### Exercise
Where the data below has the string "Round", return the whole line.

### Material shown
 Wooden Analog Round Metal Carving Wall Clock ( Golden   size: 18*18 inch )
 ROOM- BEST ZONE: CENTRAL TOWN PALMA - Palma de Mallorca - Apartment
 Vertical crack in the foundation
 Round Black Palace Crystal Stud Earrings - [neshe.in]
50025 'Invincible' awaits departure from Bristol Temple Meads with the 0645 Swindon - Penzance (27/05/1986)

--

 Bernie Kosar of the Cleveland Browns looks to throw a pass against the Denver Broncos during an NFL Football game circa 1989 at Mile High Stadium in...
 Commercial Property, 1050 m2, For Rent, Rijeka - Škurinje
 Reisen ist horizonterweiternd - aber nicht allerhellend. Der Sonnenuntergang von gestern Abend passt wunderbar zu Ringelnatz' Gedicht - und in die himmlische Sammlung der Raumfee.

### Reply to the task
 Wooden Analog Round Metal Carving Wall Clock ( Golden   size: 18*18 inch )
 Round Black Palace Crystal Stud Earrings - [neshe.in]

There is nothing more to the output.